=== Excerpt to read ===
__________
Turn down the music. The economic start to 2015 has been dismal for the wealthy, which spells bad news for the frothy top of the art market. While there is usually an injection of New-Year cheer into the stock markets, January instead suffered global problems that tested such optimism. Crude oil prices dropped below $50 a barrel as we went to press (and are predicted to fall more); growth in China is slowing; the value of the euro against the US dollar has crashed below the 2009 Eurozone crisis level and the impact of clawing back on quantitative easing in the US is unknown, all of which is contributing to a nervous environment.
Art market spin?
The prevailing wisdom, or at least the spin from the art market, is that the business of selling art is immune to the slings and arrows of macroeconomic fortune. Since the protracted wobbles began in 2008 we have repeatedly been told by those in the trade that art represents a “safe haven” in times of financial instability. Many point to overcrowded art fairs buzzing with activity while financial markets waver as a sign that the art world exists in a bubble of its own. Frequently cited examples of art buyers’ defiance of the outside world are Sotheby’s 2008 auction of new work by Damien Hirst in London (which raised £111m on 15-16 September, just as Lehman Brothers collapsed) and Christie’s three-day auction of Yves Saint Laurent’s collection in Paris, which in the midst of the economic doom and gloom of February 2009 made €374m.
Since the protracted wobbles began in 2008 we have repeatedly been told by those in the trade that art represents a “safe haven” in times of financial instability
Like all good spin, this narrative has grains of truth. When traditional assets such as shares and bonds look risky, the wealthy are attracted to alternative places to park their money. And at times of high inflation—when the purchasing power of money falls—certain works of art, in the same way as gold, have been shown to hold (and sometimes increase) their value, at least for a longer period than other assets. More broadly, art buyers, certainly those at the top end, are likely to be immune to some macroeconomic problems. As long as it does not impact too heavily on the money in their pockets, even a global credit crunch can be shrugged off.
It would be wrong, however, to assume that the art market is impervious to all economic developments. A more likely scenario played out in Japan between 1990 and 1992, when the prices of art halved in parallel with a falling Nikkei index. As Noah Horowitz, the director of New York’s Armory Show, writes in The Art of the Deal: Contemporary Art in a Global Financial Market: “The health of the art market during this speculative bubble was firmly anchored to the financial prosperity of its most active constituent.”
And prosperity is still what matters. Although the backdrop has been gloomy in recent years, all has been largely swell for the art market’s most active constituents—the wealthiest global elite, the so-called one-percenters. Quantitative easing, which creates money electronically to buy assets—sometimes described as a policy designed by the rich for the rich—was a direct result of the credit crunch, and restored confidence in the financial system. Asset values shot up accordingly and the well-documented inequality gap grew. Equities, bonds and prime property benefited and a few branded works of art—such as Giacometti’s bronze and wood Chariot (1950), which sold for $101m at Sotheby’s, New York, in November—made nine-figure prices. When 75 works raised $853m in a couple of hours at Christie’s, New York, on 12 November 2014, it allowed auction house specialists to declare that the possibility of a sale of contemporary art making $1bn was real. Such numbers have created what Brett Gorvy, the international head of contemporary art at Christie’s, has called a “virtuous cycle” in which every time a work of art sells publicly for a record, another sought-after work comes to market in the hope of creating another.
__________
=== Given entries ===
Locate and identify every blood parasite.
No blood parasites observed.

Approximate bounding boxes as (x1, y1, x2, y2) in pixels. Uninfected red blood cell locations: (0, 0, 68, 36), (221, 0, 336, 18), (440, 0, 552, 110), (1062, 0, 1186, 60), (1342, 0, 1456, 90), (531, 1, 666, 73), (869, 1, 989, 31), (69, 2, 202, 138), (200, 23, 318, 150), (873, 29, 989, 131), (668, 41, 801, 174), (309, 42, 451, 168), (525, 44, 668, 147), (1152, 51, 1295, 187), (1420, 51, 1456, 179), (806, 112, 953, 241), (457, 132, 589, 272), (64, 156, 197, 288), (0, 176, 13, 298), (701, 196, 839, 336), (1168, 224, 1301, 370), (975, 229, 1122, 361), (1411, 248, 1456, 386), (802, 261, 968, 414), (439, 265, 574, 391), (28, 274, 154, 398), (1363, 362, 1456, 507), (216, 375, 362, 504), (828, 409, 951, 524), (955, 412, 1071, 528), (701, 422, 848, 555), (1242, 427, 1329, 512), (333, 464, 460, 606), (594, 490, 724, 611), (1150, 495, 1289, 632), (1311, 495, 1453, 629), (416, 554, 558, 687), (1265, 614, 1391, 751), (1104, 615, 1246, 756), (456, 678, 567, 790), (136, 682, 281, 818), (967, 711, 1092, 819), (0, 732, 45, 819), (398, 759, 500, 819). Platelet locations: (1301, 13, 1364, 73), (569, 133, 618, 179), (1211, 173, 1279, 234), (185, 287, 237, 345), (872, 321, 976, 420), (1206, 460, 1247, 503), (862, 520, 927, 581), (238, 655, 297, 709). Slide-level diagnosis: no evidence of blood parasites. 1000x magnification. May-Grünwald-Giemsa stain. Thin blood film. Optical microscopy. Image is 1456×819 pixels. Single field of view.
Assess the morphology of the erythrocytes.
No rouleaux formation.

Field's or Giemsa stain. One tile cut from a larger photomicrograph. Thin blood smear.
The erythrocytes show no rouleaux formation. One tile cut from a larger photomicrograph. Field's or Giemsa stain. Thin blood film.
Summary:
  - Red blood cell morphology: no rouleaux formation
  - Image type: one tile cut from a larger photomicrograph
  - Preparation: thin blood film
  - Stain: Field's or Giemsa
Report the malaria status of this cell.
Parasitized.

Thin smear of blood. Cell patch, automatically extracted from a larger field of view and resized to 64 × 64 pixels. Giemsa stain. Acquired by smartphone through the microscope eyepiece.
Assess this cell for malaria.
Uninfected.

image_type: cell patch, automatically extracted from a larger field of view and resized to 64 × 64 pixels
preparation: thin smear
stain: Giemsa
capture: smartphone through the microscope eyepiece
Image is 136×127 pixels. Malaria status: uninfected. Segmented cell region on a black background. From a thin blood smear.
__________
=== Directions ===
a) List the four economic developments that the opening paragraph of the art market article names as contributing to a nervous environment.
b) Continue the art market article from its last paragraph onward.

=== Answers to the exercises ===
a)
- Crude oil prices dropped below $50 a barrel and are predicted to fall more.
- Growth in China is slowing.
- The value of the euro against the US dollar has crashed below the 2009 Eurozone crisis level.
- The impact of clawing back on quantitative easing in the US is unknown.

b)
Modern Silk Road
What if a new dynamic means the rich get poorer? The oil pipeline has been the Silk Road of modern times (look at the auction houses’ efforts to woo buyers in former Soviet states such as Azerbaijan and Ukraine). Now oil prices are seriously depressed, impacting on stock markets and currencies globally, the holdings of the wealthy are falling in value. Bargains were aplenty at November’s miserable Russian auctions in London (held in the same week that the cover of The Economist read: “Russia’s wounded economy”). A 1930 reclining nude by Zinaida Evgenievna Serebriakova, which sold for £881,600 in 2006, fell to £698,500 in 2014 (having failed to meet a higher reserve in 2012), and a high proportion of works did not sell at all.
Often, non-economic policies can have knock-on effects on art sales too. Witness the anti-corruption drive in China, where a crackdown on “gifting”, and lavish spending in general, seems to have created the greatest pinch. Its previously-booming luxury goods market grew by only 5% in 2014, according to Bain & Company, and many believe it could shrink in 2015.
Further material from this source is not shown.